Most issues seem to be now solved under case law rules that are widely shared, with specific respect to specific conditions that the group “concordato preventivo” plan and proposal must provide in order to considered admissible, along the same path followed by the two decisions presented here:

  • the rules establishing the correct venue for the “concordato preventivo” procedure according to Art. 9 IBL must be observed (see App. Roma 5 March 2013) and therefore each of the companies of the group must have its own principal place of business within the territory of the same Tribunal;
  • a group “concordato preventivo” procedure can be carried on based on a single proposal and reorganization plan for all the companies involved (see Trib.

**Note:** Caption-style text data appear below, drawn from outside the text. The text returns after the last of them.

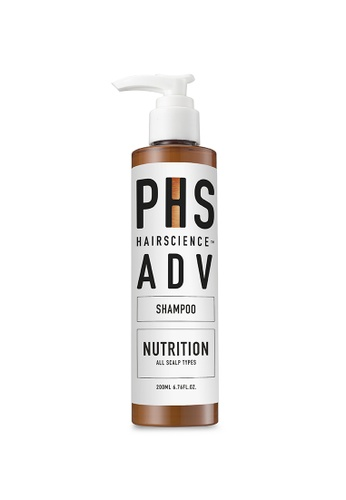 PHS HAIRSCIENCE PHS HAIRSCIENCE ADV Nutrition Shampoo (For All Hair & Scalp Types) 200ml 2BE46BE37E7380GS_1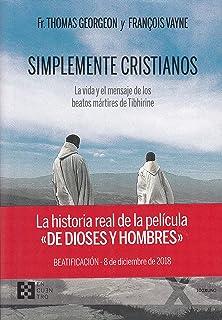 Cartas de Nicodemo: Amazon.es: Jan Dobraczynski, Ana María ...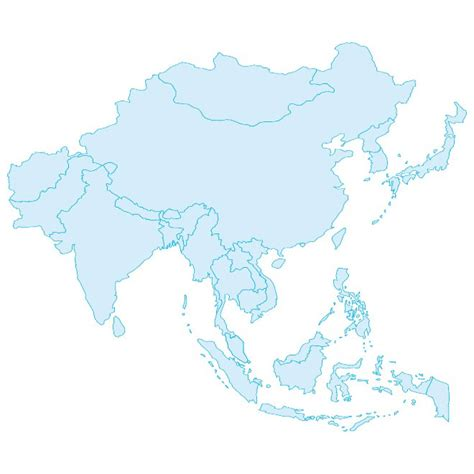 maps vector outline vector map of asia at vectorportal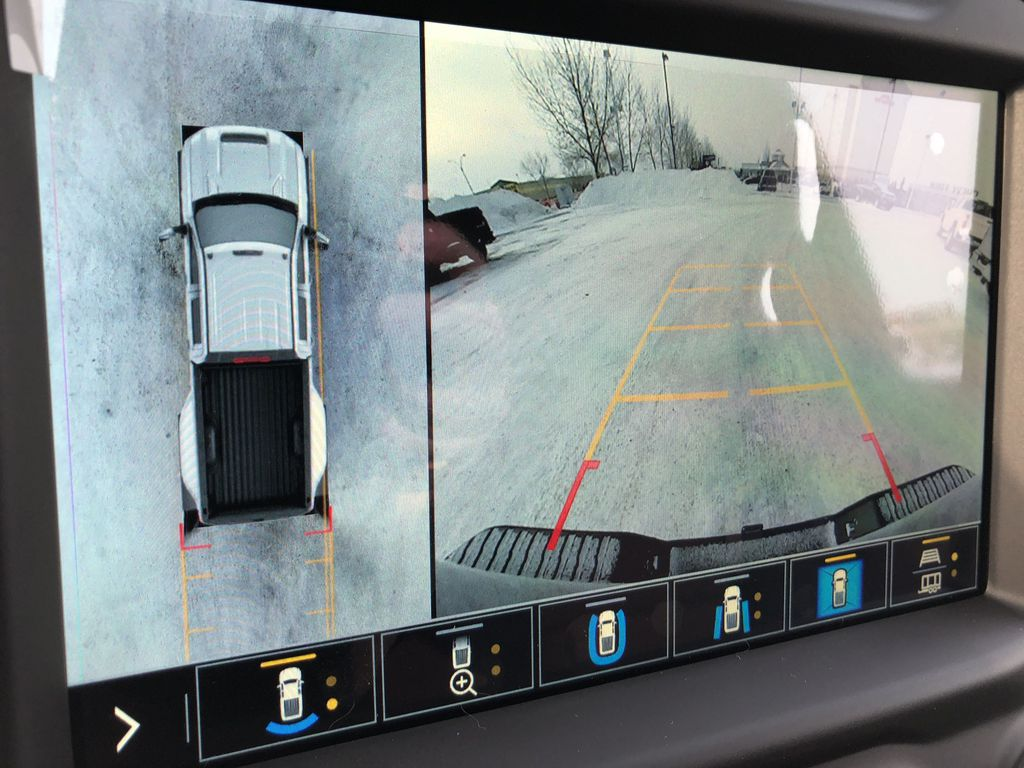 Black[Black] 2021 Chevrolet Silverado 3500HD Backup Camera Closeup Photo in Edmonton AB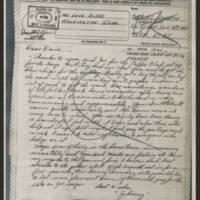 1945-03-15 Sgt. H.L. Johnson to Dave Elder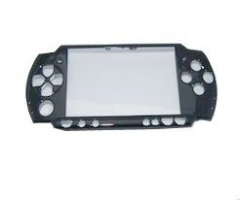 PSP 2000 faceplate shell (black)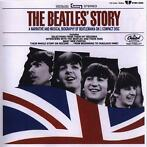 cd - The Beatles - The Beatles' Story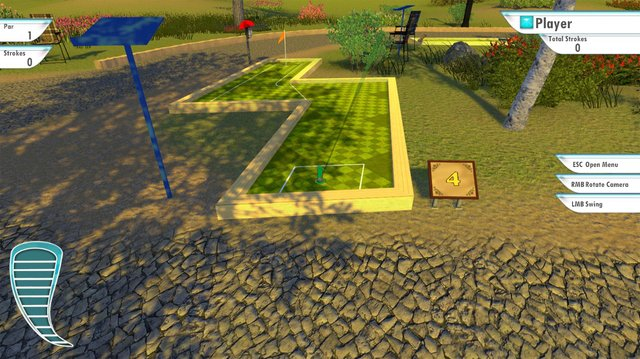 3D MiniGolf screenshot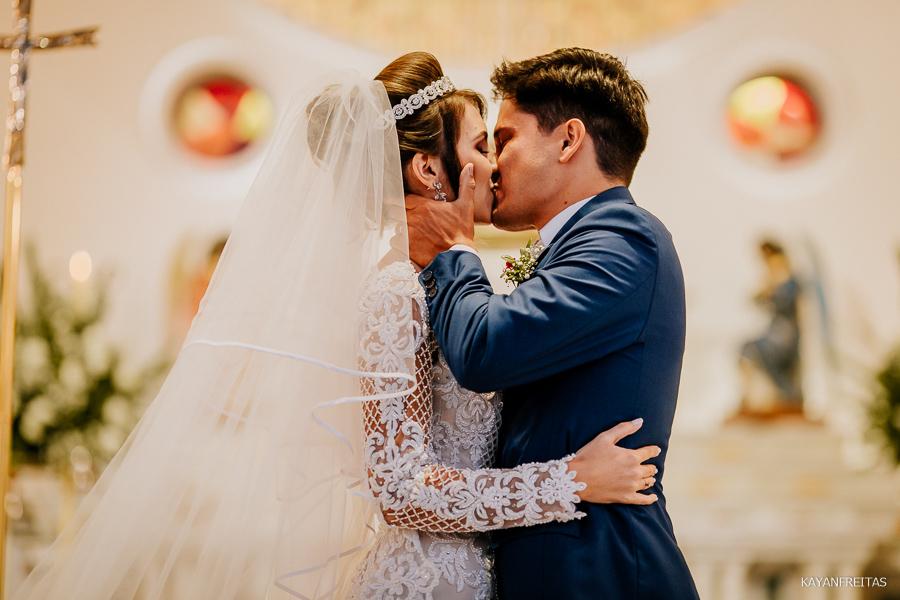 fotos-casamento-floripa-bed-0090 Casamento em São José - Izabelle e Douglas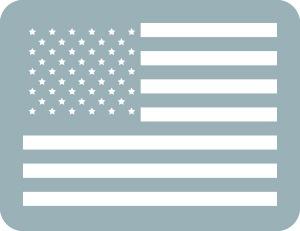 flag_print
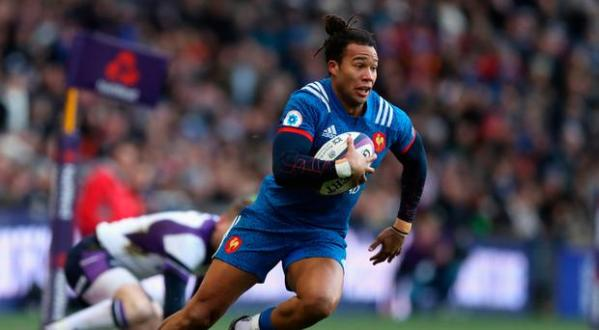 France drop nine players from squad for 'inappropriate ...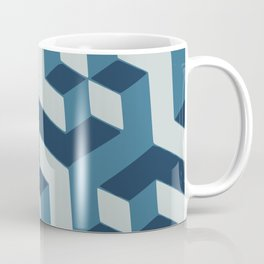 Blue dimension Coffee Mug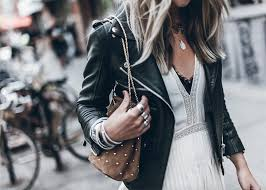 how to the best leather jacket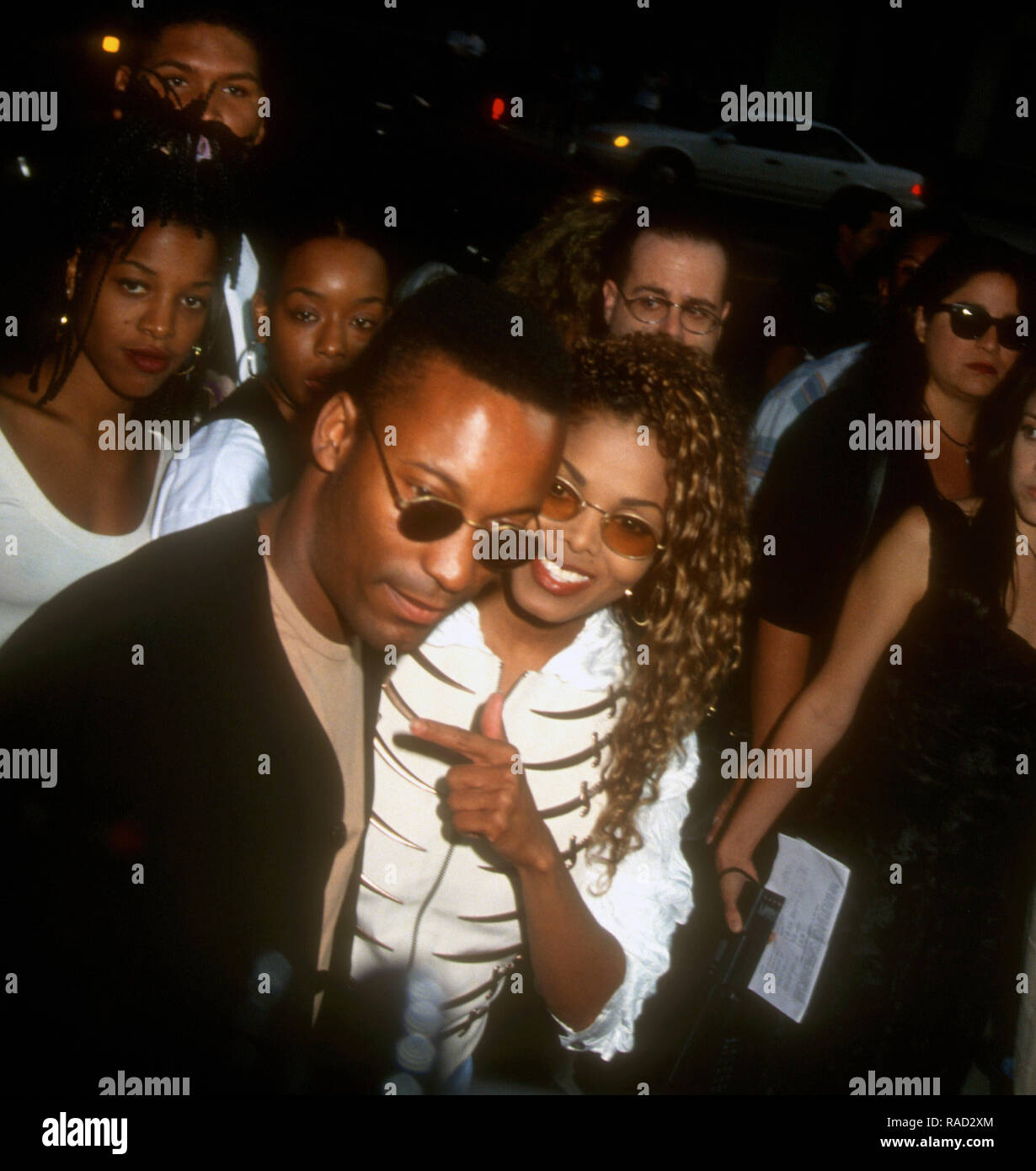 Janet Jackson And Poetic Justice Stock Photos & Janet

Asti 24 September 2012);
  • the reorganization plan and proposal must consider separately each companies’ assets and liabilities, in the phase prior to approval by the creditors and confirmation by the Tribunal (see App. Roma 5 March 2013; Trib. Roma 25 July 2012), while in the phase of performance of the concordato – when the treatment of creditors of each of the group’s companies has been defined according to principles of Italian insolvency laws – a single entity can be entrusted with all of the group’s assets and liabilities, by way of merger or transfer;
  • a single procedure can be carried on, with a single Judge in charge and a single Judicial Commissioner;
  • conditions for final confirmation of the concordato must be met for each of the companies of the group: indeed, the reorganization plan being one for all companies, c ould not be confirmed and performed also for the other companies (see Trib. Roma 18 April 2013).

An issue which is still controversial is that of the majorities for approval by the creditors, as the two decisions presented here show, having reached opposite conclusions:

  • some precedents require a separate approval by each of the group companies’ creditors, at separate creditors’ meetings (see Trib. Asti, 24 September 2012; Trib. Benevento 18 January 2012);
  • other precedents, instead, allow a single majority a group level (see App. Genova 23 December 2011; Trib. La Spezia 2 May 2011; Trib. Terni 30 December 2010).